==== Recorded data
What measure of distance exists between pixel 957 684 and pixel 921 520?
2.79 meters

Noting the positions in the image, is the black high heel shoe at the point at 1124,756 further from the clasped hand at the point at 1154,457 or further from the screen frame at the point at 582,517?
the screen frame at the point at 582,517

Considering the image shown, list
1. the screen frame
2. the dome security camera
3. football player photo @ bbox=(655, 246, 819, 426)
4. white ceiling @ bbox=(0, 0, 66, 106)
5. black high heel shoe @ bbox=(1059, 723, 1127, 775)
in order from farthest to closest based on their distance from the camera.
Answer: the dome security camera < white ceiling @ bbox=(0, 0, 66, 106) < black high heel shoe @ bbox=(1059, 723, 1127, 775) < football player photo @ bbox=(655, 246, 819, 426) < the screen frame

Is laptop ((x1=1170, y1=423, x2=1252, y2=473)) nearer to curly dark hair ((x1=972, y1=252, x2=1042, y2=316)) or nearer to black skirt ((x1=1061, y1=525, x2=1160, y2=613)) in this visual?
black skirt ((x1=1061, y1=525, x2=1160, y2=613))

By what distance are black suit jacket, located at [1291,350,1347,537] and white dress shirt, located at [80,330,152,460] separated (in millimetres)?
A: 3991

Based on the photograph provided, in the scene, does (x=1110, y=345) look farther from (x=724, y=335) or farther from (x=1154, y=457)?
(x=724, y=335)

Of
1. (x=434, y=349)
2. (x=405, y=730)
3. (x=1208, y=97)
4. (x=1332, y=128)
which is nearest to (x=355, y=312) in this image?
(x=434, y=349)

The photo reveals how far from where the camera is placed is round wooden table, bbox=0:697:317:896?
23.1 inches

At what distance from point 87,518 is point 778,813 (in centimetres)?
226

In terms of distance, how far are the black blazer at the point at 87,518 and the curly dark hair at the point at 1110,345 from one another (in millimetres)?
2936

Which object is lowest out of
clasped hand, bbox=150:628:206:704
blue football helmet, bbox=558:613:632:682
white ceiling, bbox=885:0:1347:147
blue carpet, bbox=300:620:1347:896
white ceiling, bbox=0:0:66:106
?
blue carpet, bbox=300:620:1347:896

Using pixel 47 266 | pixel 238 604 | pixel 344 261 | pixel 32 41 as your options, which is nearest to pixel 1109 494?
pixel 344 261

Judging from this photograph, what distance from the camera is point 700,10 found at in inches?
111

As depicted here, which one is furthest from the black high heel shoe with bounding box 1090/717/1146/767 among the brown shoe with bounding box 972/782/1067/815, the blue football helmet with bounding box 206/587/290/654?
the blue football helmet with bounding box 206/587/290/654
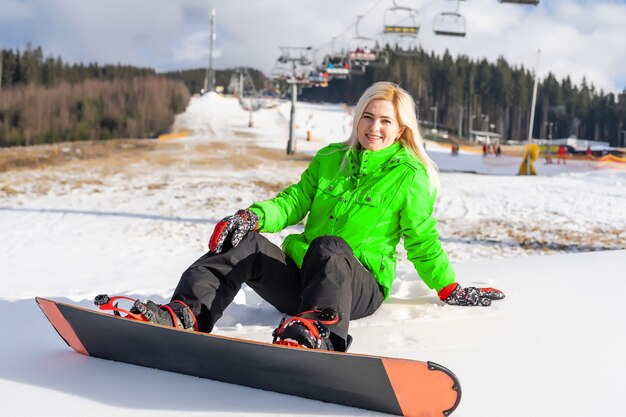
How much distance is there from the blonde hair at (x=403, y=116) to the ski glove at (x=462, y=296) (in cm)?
47

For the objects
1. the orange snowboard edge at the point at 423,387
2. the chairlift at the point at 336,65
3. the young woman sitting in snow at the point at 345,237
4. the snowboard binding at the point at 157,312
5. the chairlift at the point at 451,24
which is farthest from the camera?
the chairlift at the point at 336,65

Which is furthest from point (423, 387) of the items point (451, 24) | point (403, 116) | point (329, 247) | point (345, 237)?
point (451, 24)

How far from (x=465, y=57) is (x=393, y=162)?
3397 inches

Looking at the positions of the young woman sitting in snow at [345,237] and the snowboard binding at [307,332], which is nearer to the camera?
the snowboard binding at [307,332]

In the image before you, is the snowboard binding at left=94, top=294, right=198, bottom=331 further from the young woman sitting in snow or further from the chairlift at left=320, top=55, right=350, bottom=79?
the chairlift at left=320, top=55, right=350, bottom=79

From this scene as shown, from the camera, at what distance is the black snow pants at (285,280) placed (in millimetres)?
1767

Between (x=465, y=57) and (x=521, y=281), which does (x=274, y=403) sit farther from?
(x=465, y=57)

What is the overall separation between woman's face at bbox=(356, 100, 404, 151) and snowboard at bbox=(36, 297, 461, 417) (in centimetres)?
109

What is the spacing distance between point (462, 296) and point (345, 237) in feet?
Answer: 2.28

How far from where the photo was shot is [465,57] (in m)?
82.3

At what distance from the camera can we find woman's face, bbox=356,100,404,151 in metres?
2.29

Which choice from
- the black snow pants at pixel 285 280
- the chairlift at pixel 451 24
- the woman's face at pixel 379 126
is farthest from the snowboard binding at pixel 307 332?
the chairlift at pixel 451 24

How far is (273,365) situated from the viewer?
1555mm

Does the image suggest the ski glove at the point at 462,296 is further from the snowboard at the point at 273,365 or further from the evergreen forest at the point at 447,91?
the evergreen forest at the point at 447,91
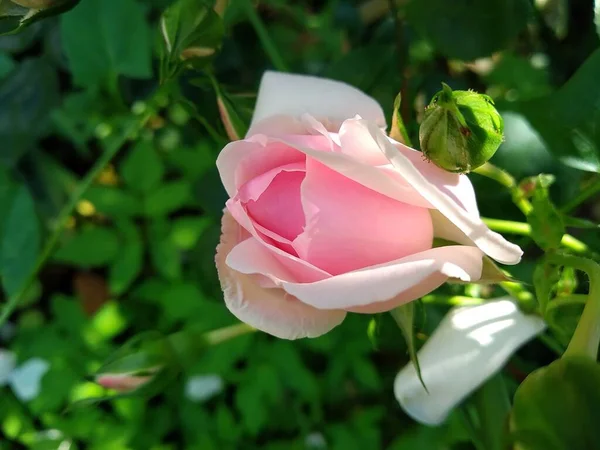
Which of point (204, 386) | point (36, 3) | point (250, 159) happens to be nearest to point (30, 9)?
point (36, 3)

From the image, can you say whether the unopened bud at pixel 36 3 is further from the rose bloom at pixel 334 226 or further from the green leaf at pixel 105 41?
the green leaf at pixel 105 41

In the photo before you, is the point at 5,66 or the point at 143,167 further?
the point at 143,167

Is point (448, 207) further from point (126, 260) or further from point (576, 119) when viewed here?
point (126, 260)

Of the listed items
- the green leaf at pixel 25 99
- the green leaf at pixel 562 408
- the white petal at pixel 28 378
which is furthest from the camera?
the white petal at pixel 28 378

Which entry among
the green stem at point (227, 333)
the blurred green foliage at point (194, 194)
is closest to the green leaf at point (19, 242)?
the blurred green foliage at point (194, 194)

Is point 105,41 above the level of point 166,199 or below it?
above

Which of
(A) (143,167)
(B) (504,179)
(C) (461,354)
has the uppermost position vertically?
(B) (504,179)

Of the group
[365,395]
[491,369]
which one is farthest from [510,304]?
[365,395]
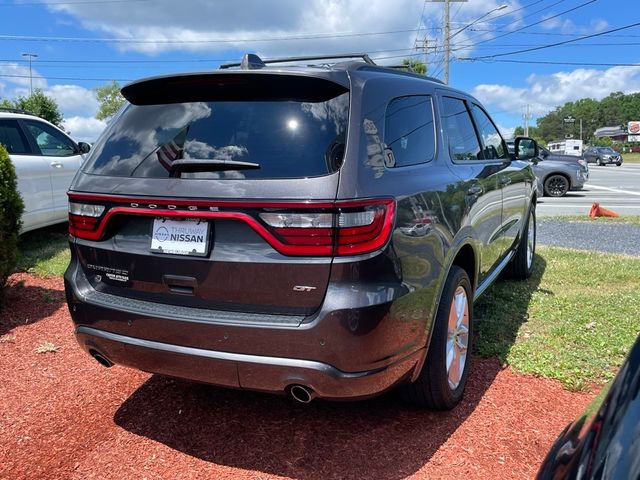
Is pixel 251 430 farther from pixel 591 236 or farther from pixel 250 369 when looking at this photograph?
pixel 591 236

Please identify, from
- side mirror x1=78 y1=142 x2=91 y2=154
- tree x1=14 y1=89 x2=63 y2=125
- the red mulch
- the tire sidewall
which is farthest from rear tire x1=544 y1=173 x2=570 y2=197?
tree x1=14 y1=89 x2=63 y2=125

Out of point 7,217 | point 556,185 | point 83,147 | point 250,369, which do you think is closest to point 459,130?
point 250,369

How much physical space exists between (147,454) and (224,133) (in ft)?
5.51

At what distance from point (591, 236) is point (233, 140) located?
8187 millimetres

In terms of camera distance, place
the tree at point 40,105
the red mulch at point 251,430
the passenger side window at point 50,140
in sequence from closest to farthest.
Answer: the red mulch at point 251,430, the passenger side window at point 50,140, the tree at point 40,105

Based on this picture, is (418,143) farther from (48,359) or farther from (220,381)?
(48,359)

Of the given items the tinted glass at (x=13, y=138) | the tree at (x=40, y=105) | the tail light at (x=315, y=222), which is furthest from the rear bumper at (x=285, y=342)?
the tree at (x=40, y=105)

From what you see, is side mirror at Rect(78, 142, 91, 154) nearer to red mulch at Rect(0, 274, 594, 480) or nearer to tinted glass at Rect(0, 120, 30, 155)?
tinted glass at Rect(0, 120, 30, 155)

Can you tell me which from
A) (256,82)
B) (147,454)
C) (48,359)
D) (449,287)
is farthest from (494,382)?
(48,359)

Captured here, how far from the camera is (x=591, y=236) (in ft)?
29.8

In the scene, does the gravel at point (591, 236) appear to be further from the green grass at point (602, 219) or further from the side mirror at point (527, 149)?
the side mirror at point (527, 149)

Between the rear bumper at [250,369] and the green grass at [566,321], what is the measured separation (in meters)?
1.58

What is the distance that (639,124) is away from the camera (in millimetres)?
93062

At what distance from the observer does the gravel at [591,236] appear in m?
8.08
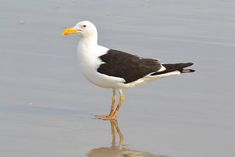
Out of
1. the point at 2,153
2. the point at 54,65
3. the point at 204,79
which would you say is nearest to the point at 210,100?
the point at 204,79

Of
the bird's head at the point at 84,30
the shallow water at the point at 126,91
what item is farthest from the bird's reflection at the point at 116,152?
the bird's head at the point at 84,30

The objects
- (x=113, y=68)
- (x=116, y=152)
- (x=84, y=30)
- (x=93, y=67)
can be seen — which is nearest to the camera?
(x=116, y=152)

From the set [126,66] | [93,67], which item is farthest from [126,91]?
[93,67]

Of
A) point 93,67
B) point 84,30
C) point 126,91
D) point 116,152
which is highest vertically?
point 84,30

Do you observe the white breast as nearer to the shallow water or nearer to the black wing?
the black wing

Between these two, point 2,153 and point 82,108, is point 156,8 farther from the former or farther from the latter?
point 2,153

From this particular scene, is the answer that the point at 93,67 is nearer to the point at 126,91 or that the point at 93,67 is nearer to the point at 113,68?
the point at 113,68

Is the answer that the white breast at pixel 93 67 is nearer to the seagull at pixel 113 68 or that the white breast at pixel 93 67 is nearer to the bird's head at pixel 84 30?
the seagull at pixel 113 68

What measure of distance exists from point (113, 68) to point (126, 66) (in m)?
0.14

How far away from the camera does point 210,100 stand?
7.00m

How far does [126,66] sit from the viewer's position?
6.97 m

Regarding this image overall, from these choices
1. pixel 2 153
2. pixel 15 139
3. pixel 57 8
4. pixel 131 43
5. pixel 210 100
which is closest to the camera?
pixel 2 153

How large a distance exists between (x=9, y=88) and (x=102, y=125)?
1.16 metres

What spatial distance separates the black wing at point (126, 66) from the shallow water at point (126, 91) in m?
0.26
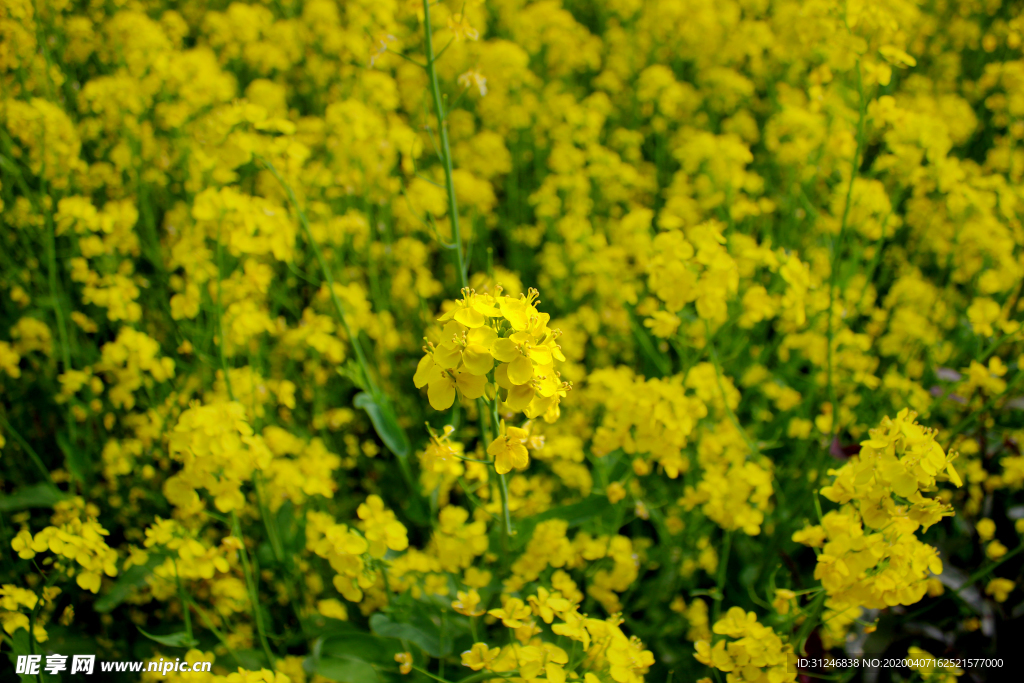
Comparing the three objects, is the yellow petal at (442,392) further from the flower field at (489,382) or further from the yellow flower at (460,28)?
the yellow flower at (460,28)

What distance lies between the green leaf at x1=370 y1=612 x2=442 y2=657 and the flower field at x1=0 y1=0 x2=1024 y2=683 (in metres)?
0.01

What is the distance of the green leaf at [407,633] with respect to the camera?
1.77 meters

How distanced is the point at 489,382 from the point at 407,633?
899mm

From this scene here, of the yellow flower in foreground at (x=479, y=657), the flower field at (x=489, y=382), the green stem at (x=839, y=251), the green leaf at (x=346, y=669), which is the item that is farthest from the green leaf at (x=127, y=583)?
the green stem at (x=839, y=251)

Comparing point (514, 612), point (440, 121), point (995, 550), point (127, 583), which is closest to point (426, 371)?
point (514, 612)

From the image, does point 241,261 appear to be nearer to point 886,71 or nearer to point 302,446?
point 302,446

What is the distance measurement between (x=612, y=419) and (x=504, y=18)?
3.75m

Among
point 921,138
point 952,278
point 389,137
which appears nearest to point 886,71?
point 921,138

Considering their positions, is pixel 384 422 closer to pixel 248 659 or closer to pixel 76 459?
pixel 248 659

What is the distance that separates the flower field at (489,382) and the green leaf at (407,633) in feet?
0.04

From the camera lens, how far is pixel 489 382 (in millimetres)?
1302

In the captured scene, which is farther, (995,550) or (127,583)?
(995,550)

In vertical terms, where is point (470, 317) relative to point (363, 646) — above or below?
above

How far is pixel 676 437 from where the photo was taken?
1.88 m
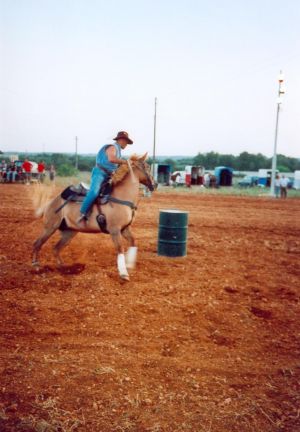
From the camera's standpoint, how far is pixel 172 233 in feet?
31.0

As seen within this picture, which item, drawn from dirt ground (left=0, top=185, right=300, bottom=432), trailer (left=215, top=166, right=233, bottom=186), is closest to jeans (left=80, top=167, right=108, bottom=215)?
dirt ground (left=0, top=185, right=300, bottom=432)

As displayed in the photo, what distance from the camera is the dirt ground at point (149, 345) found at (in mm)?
3688

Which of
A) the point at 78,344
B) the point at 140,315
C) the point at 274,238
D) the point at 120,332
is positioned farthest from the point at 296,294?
the point at 274,238

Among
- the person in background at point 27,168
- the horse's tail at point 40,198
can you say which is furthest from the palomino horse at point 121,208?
the person in background at point 27,168

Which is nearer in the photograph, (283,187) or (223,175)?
(283,187)

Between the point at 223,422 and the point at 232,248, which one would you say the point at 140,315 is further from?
========
The task =>
Reproduce the data word for word, starting from its first line and ending with the line that contains "2.79 meters", including that line.

Result of the exercise =>
What measure of distance exists between pixel 957 684 and pixel 921 520?
2.79 meters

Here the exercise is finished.